No es fácil explicarle a un país que un expresidente, dos veces elegido en las urnas, y quien más votos ha recibido en la historia reciente del Congreso, puede ser condenado con base en pruebas indirectas, retractaciones contradictorias y grabaciones obtenidas irregularmente. No hay video, no hay audio, no hay testigo presencial. Solo hay sospechas, suposiciones, y una narrativa cuidadosamente construida para cumplir un objetivo político: destruir moralmente al mayor opositor del gobierno actual.
Este juicio, que muchos llaman “el caso del siglo”, debería llamarse con mayor rigor “el montaje del siglo”. Y no lo digo solo yo. Un grupo de 38 juristas, entre exmagistrados, penalistas y académicos, firmaron un pronunciamiento categórico: “No hay prueba alguna que justifique una condena contra Álvaro Uribe Vélez”. Si esto no es suficiente para generar duda razonable, ¿qué lo es?
Pero el fallo no solo es erróneo. Es peligroso. Porque establece un precedente en el que se violan garantías fundamentales, como la confidencialidad entre abogado y cliente, la presunción de inocencia, y el estándar mínimo de prueba para una condena penal. Aceptar grabaciones obtenidas de manera irregular, ignorar que las retractaciones fueron hechas por exparamilitares perseguidos durante el mismo gobierno Uribe, y desestimar pruebas adulteradas por considerarlas “no suficientemente cuestionadas”, es una afrenta al debido proceso y al Estado de derecho.
La juez que dictó sentencia pareció más una activista emocional que una operadora imparcial de justicia. Se refirió a testigos como si fuesen víctimas dignas de empatía y no sujetos procesales con versiones cuestionables. Habló con fervor de los demandantes, pero menospreció las pruebas de la defensa con frases como “no merece mayor análisis”. Una postura así sería grave en cualquier proceso, pero en uno contra un expresidente, es alarmante.
El caso tiene tantas irregularidades que incluso excríticos de Uribe, como Felipe Zuleta Lleras, han declarado públicamente su convicción de que el proceso es político y no jurídico. Y tienen razón. A Uribe lo están juzgando más por su historia política que por hechos jurídicamente demostrables. Este no es un juicio penal. Es una revancha ideológica.
A quienes celebran la condena, les pregunto: si a Uribe se le violaron garantías, ¿qué puede esperar el ciudadano de a pie?

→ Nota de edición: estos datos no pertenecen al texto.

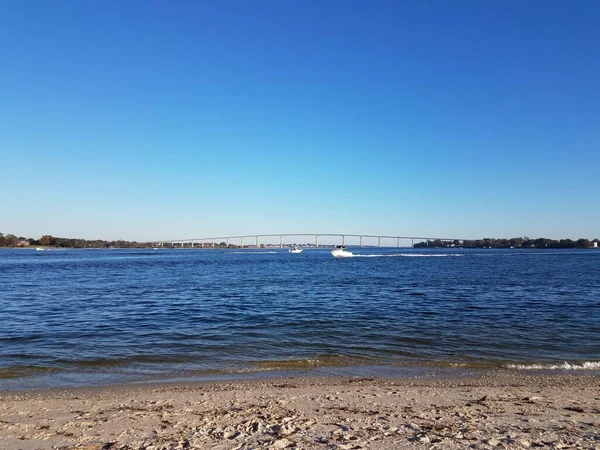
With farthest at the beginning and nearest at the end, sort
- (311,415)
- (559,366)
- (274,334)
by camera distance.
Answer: (274,334) < (559,366) < (311,415)

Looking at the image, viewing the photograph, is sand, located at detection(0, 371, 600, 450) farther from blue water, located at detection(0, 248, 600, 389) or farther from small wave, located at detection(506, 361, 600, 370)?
blue water, located at detection(0, 248, 600, 389)

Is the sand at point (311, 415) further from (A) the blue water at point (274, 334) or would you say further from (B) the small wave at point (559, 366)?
(A) the blue water at point (274, 334)

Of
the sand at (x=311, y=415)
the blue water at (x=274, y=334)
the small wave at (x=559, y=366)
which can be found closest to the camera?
the sand at (x=311, y=415)

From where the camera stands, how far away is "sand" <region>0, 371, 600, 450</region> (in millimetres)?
6957

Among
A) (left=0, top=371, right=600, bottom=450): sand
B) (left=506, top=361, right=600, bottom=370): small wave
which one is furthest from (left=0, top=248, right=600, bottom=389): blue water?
(left=0, top=371, right=600, bottom=450): sand

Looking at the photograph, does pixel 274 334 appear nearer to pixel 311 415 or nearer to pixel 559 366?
pixel 311 415

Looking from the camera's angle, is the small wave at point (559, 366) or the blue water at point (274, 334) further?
the blue water at point (274, 334)

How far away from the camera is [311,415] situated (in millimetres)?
8320

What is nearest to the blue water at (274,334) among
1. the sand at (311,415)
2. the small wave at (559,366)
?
the small wave at (559,366)

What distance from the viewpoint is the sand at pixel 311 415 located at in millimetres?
6957

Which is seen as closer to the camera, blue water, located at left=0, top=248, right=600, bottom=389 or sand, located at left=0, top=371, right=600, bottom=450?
sand, located at left=0, top=371, right=600, bottom=450

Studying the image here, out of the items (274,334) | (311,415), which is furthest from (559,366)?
(274,334)

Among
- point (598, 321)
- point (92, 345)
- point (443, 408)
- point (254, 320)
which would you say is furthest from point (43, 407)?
point (598, 321)

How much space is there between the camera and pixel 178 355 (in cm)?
1440
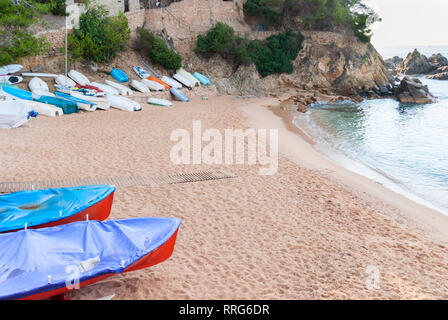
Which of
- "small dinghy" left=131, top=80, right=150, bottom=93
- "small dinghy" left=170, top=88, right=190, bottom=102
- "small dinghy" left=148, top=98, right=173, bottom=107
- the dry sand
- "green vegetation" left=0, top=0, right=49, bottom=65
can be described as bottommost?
the dry sand

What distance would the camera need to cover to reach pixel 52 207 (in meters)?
6.43

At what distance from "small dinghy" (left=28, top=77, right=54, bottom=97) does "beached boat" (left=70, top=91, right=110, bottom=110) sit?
1110 mm

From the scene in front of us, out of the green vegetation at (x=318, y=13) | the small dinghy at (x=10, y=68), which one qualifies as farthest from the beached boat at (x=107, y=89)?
the green vegetation at (x=318, y=13)

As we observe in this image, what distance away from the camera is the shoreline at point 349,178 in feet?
30.8

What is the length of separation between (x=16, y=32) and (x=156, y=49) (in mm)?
9642

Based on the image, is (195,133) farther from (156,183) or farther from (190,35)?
(190,35)

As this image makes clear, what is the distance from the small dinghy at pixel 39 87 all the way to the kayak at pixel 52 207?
42.9 feet

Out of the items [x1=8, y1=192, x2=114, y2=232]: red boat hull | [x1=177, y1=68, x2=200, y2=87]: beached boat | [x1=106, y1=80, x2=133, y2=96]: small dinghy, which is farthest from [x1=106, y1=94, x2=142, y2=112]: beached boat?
[x1=8, y1=192, x2=114, y2=232]: red boat hull

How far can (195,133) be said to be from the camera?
15.4 meters

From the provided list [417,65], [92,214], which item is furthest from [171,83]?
[417,65]

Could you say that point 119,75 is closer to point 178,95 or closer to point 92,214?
point 178,95

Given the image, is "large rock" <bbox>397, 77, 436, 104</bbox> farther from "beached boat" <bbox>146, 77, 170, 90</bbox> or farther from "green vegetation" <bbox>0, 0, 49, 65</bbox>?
"green vegetation" <bbox>0, 0, 49, 65</bbox>

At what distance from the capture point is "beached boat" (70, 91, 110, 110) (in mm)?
18053

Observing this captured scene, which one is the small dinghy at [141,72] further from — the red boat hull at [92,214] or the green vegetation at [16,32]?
the red boat hull at [92,214]
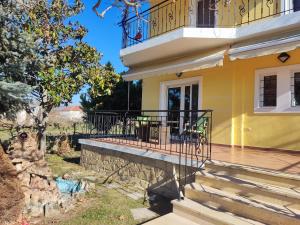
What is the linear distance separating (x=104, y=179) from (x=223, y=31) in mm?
9015

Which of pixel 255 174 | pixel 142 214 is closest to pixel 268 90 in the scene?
pixel 255 174

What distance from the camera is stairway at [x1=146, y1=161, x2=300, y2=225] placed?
755 centimetres

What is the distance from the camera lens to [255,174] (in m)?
9.06

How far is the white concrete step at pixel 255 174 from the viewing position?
831cm

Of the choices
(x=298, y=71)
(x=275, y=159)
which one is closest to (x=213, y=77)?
(x=298, y=71)

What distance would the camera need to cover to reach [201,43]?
49.8ft

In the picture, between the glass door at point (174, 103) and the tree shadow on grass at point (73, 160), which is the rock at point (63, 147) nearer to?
the tree shadow on grass at point (73, 160)

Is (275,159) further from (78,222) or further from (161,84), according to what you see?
(161,84)

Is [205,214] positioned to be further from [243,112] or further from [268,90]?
[268,90]

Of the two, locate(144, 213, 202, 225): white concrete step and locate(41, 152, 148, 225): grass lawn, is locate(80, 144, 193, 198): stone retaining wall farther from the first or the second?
locate(144, 213, 202, 225): white concrete step

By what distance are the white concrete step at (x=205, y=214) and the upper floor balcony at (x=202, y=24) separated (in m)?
6.35

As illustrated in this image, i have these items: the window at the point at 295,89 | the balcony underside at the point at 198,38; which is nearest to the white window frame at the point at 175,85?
the balcony underside at the point at 198,38

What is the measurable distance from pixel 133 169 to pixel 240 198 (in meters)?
6.25

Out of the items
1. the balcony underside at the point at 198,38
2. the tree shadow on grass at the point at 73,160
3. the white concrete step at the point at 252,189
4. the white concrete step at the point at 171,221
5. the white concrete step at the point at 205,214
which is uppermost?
the balcony underside at the point at 198,38
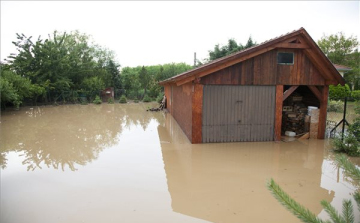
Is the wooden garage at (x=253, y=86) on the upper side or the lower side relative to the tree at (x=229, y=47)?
lower

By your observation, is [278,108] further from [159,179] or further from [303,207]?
[303,207]

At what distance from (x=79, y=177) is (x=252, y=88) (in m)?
6.97

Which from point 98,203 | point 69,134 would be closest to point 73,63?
point 69,134

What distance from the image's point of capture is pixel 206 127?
970 cm

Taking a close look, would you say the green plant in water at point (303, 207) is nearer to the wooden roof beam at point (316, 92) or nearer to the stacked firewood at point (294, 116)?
the wooden roof beam at point (316, 92)

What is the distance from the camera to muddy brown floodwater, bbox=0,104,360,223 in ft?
15.3

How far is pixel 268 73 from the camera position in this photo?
9.80m

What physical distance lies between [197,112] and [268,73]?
3204mm

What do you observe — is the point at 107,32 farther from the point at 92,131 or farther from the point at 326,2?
the point at 326,2

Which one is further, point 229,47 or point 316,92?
point 229,47

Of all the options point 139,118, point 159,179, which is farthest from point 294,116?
point 139,118

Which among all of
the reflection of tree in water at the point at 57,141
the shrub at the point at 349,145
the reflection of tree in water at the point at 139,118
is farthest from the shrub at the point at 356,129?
the reflection of tree in water at the point at 139,118

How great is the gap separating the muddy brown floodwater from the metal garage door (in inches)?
21.3

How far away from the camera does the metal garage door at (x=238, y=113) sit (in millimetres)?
9695
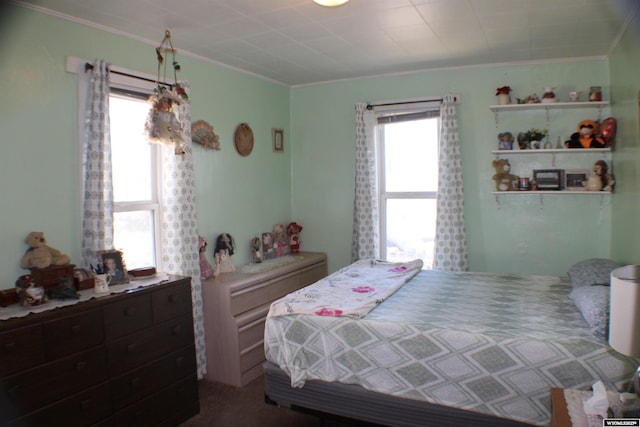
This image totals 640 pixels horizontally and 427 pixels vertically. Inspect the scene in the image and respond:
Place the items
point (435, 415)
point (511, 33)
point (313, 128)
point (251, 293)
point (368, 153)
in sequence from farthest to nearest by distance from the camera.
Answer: point (313, 128) < point (368, 153) < point (251, 293) < point (511, 33) < point (435, 415)

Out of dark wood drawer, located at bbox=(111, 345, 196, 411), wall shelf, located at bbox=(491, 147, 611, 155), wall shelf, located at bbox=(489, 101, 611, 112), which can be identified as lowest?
dark wood drawer, located at bbox=(111, 345, 196, 411)

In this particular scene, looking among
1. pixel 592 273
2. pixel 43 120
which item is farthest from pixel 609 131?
pixel 43 120

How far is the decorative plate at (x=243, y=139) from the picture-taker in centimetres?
403

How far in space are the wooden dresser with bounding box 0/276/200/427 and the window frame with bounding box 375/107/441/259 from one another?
2322 millimetres

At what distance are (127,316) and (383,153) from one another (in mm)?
2955

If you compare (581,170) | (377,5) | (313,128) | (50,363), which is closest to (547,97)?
(581,170)

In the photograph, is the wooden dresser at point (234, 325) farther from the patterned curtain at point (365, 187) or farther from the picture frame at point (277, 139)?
the picture frame at point (277, 139)

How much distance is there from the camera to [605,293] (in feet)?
7.88

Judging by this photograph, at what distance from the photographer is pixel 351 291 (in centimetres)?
308

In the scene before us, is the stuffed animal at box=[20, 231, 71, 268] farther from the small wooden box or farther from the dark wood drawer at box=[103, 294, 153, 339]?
the dark wood drawer at box=[103, 294, 153, 339]

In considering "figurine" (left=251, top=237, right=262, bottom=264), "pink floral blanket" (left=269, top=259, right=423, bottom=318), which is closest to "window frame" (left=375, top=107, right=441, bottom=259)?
"pink floral blanket" (left=269, top=259, right=423, bottom=318)

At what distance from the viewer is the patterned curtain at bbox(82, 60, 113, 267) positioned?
2703 millimetres

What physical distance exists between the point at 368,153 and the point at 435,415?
2712mm

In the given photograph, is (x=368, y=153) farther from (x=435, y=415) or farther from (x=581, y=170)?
(x=435, y=415)
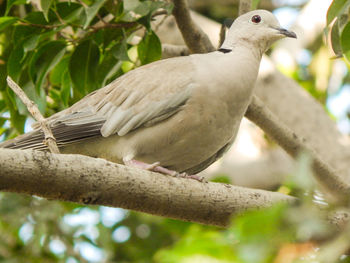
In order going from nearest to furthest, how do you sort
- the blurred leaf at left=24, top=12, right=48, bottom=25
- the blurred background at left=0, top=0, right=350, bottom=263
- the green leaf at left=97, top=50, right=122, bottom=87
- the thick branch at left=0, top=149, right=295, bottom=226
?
1. the blurred background at left=0, top=0, right=350, bottom=263
2. the thick branch at left=0, top=149, right=295, bottom=226
3. the blurred leaf at left=24, top=12, right=48, bottom=25
4. the green leaf at left=97, top=50, right=122, bottom=87

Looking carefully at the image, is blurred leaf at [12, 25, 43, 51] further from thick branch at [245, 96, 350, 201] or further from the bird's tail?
thick branch at [245, 96, 350, 201]

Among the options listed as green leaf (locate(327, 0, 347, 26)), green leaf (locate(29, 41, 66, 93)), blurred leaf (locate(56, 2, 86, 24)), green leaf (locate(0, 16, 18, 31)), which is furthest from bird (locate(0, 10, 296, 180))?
green leaf (locate(327, 0, 347, 26))

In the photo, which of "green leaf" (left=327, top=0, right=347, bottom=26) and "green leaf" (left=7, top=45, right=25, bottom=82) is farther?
"green leaf" (left=7, top=45, right=25, bottom=82)

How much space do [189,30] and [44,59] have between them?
2.46 ft

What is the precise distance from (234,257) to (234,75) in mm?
1754

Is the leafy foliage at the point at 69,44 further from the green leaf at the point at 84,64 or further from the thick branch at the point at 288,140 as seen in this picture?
the thick branch at the point at 288,140

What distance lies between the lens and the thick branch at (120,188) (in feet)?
5.72

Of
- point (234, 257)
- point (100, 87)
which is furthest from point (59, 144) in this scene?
point (234, 257)

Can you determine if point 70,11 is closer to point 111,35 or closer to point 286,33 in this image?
point 111,35

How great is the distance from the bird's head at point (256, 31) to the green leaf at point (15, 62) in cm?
99

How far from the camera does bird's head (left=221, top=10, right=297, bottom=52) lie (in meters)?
3.02

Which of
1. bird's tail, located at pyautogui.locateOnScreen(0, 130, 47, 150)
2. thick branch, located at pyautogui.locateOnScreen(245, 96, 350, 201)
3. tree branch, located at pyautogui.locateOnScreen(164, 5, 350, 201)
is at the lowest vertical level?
tree branch, located at pyautogui.locateOnScreen(164, 5, 350, 201)

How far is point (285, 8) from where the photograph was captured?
6.59m

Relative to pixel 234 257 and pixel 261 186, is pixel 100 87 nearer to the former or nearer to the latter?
pixel 234 257
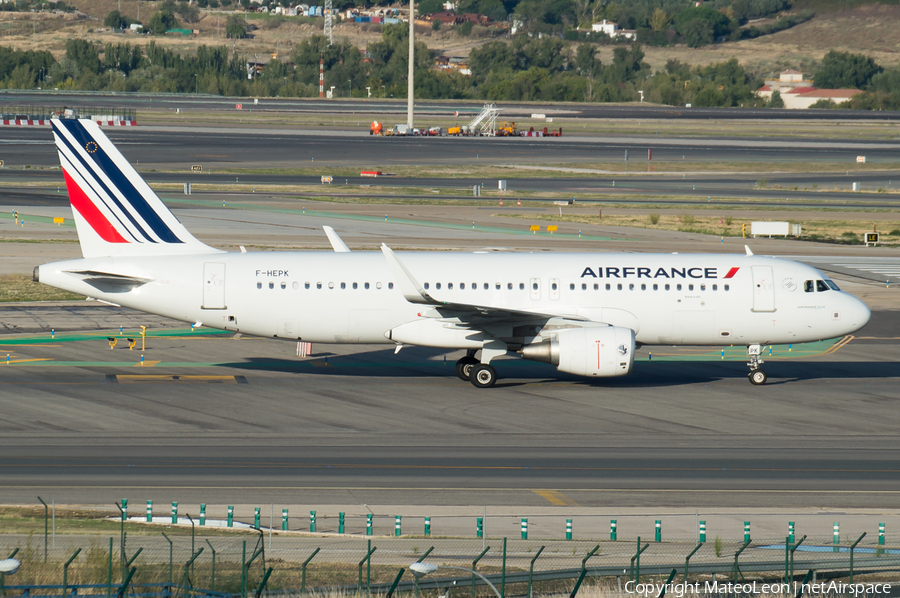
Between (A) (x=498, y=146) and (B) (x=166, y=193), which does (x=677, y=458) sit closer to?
(B) (x=166, y=193)

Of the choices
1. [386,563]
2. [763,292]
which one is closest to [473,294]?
[763,292]

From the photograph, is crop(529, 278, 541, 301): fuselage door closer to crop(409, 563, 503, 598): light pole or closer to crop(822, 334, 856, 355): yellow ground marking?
crop(822, 334, 856, 355): yellow ground marking

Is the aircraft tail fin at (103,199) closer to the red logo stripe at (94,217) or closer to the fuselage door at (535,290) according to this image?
the red logo stripe at (94,217)

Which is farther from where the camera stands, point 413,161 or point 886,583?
point 413,161

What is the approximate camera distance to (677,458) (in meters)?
30.2

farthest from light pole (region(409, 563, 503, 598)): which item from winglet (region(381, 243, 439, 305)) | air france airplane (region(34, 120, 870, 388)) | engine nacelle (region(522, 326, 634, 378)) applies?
air france airplane (region(34, 120, 870, 388))

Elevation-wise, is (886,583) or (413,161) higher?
(413,161)

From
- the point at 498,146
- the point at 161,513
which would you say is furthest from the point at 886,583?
the point at 498,146

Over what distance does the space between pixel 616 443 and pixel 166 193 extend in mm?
67580

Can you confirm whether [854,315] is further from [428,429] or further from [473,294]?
[428,429]

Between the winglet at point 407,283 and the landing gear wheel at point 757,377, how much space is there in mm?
12570

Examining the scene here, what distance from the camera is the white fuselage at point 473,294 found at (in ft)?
123

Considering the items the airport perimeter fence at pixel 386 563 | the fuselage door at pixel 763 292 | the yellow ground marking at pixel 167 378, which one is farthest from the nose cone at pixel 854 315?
the yellow ground marking at pixel 167 378

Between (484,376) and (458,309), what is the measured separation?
317cm
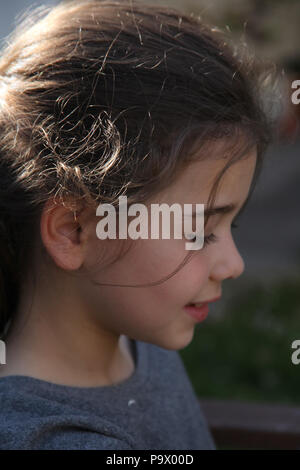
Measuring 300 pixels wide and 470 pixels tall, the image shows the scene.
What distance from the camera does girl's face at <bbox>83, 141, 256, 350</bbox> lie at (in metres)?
1.09

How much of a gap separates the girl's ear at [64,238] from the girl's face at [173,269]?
2 cm

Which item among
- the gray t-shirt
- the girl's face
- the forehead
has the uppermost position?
the forehead

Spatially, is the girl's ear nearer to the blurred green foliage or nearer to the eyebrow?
the eyebrow

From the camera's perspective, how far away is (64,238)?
110 centimetres

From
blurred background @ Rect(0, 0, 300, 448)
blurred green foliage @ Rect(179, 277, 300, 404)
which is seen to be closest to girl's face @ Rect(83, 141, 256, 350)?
blurred background @ Rect(0, 0, 300, 448)

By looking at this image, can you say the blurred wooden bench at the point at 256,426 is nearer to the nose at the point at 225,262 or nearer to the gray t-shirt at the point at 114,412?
the gray t-shirt at the point at 114,412

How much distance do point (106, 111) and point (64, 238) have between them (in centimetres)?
22

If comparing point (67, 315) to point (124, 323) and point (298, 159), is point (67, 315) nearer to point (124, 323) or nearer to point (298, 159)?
point (124, 323)

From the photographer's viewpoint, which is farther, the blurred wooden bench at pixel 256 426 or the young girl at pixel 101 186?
the blurred wooden bench at pixel 256 426

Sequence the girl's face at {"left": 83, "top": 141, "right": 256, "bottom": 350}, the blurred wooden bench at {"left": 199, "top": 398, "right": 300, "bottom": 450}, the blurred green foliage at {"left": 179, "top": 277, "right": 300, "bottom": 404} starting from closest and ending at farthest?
the girl's face at {"left": 83, "top": 141, "right": 256, "bottom": 350} → the blurred wooden bench at {"left": 199, "top": 398, "right": 300, "bottom": 450} → the blurred green foliage at {"left": 179, "top": 277, "right": 300, "bottom": 404}

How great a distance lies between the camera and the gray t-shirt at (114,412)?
1.02 m
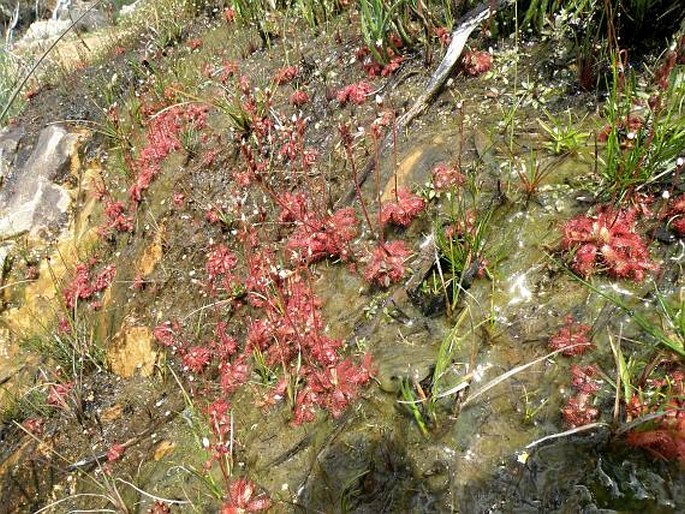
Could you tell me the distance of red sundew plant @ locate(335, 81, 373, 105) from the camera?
5.41 metres

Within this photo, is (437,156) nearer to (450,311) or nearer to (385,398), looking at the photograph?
(450,311)

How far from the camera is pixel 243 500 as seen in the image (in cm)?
321

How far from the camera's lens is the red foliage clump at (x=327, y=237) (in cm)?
422

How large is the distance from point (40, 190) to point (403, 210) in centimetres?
575

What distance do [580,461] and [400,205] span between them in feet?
7.54

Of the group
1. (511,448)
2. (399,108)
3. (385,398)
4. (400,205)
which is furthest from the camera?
(399,108)

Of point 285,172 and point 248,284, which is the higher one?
point 285,172

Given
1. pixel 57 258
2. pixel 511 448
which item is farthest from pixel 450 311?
pixel 57 258

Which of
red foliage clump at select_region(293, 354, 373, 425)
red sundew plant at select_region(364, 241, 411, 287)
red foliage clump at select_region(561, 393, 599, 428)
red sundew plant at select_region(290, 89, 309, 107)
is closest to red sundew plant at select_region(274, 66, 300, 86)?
red sundew plant at select_region(290, 89, 309, 107)

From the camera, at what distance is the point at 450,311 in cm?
340

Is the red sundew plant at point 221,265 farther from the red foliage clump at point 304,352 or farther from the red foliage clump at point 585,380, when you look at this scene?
the red foliage clump at point 585,380

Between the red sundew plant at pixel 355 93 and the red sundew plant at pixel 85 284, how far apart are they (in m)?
3.42

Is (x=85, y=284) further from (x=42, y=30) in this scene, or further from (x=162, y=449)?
(x=42, y=30)

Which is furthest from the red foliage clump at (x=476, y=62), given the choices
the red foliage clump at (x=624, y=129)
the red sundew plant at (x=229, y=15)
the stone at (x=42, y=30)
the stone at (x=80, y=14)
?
the stone at (x=42, y=30)
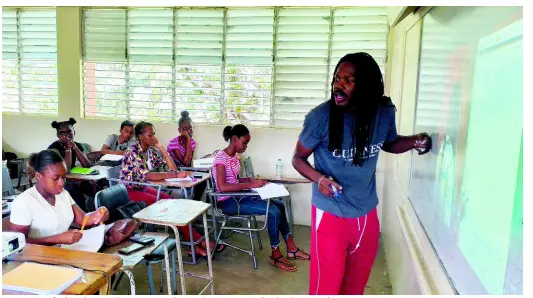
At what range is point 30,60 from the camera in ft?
16.6

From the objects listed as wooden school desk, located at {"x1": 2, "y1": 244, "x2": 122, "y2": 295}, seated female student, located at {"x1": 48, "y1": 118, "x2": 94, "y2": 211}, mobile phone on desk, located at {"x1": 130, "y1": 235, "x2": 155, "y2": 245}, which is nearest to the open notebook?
wooden school desk, located at {"x1": 2, "y1": 244, "x2": 122, "y2": 295}

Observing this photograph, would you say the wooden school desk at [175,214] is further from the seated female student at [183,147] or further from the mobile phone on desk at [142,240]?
the seated female student at [183,147]

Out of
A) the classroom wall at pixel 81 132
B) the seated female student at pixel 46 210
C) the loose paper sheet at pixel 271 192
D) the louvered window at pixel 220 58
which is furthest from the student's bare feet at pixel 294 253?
the seated female student at pixel 46 210

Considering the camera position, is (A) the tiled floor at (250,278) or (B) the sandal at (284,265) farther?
(B) the sandal at (284,265)

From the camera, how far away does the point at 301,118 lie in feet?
14.5

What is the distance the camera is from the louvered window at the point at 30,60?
4965 mm

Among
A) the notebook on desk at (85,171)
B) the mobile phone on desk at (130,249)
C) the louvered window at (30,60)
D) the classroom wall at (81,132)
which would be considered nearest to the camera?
the mobile phone on desk at (130,249)

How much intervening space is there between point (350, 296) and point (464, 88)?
0.97 m

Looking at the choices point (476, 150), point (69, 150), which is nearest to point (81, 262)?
point (476, 150)

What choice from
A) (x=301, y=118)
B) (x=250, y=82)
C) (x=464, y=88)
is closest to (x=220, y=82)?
(x=250, y=82)

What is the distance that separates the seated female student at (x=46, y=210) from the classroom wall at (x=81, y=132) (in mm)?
2512

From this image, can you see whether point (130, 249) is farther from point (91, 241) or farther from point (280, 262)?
point (280, 262)

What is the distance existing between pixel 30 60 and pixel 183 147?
8.16 ft

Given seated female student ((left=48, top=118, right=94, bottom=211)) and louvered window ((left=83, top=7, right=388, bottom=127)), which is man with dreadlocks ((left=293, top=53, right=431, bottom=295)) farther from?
seated female student ((left=48, top=118, right=94, bottom=211))
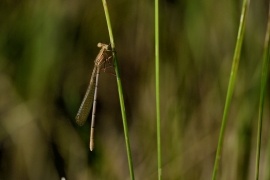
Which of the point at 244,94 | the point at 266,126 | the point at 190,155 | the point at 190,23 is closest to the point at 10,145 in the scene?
the point at 190,155

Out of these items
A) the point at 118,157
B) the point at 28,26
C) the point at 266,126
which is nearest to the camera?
the point at 28,26

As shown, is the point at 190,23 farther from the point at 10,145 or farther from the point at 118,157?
the point at 10,145

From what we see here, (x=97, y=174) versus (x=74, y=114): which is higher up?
(x=74, y=114)

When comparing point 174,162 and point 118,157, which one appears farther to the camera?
point 118,157

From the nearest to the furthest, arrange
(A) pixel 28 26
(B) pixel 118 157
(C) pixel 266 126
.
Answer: (A) pixel 28 26 < (C) pixel 266 126 < (B) pixel 118 157

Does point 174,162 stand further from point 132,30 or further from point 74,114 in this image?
point 132,30

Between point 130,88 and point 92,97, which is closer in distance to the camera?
point 92,97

Si la justicia permite interceptar sin control a un abogado, ignorar pruebas adulteradas, y condenar sin certeza, ¿quién está realmente a salvo?
Mi solidaridad con Álvaro Uribe no es por simpatía política. Es porque creo en la ley, en el debido proceso y en el principio de inocencia. Este fallo, aunque pueda ser inane en la práctica, es indigno y doloroso en el plano ético. La historia sabrá reconocerlo. Y el país también.